Pull every line containing "this" out of the listing below.

MATERIALS PROVIDED:
#####
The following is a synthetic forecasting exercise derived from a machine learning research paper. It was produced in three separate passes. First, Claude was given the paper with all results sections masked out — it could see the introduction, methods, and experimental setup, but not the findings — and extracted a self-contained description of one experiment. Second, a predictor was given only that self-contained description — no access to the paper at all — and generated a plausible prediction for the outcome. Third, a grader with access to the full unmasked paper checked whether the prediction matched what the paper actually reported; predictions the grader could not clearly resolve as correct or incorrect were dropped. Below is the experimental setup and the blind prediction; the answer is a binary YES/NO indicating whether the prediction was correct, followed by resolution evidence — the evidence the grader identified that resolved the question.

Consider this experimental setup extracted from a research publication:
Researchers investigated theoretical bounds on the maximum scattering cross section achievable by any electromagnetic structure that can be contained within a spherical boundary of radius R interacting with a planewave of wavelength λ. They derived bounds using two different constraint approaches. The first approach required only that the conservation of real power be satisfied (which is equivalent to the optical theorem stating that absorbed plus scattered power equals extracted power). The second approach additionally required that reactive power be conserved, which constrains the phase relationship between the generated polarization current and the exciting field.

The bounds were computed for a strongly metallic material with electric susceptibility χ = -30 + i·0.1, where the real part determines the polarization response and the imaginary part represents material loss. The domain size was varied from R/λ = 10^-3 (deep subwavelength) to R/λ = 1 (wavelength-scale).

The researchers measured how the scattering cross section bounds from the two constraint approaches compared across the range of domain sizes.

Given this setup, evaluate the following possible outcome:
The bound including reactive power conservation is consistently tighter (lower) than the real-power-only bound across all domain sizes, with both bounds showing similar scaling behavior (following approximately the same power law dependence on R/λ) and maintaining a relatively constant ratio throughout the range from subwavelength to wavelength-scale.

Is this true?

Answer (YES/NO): NO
#####
TASK RESPONSE:
Consider this experimental setup extracted from a research publication:
Given this setup, evaluate the following possible outcome:
Is this true?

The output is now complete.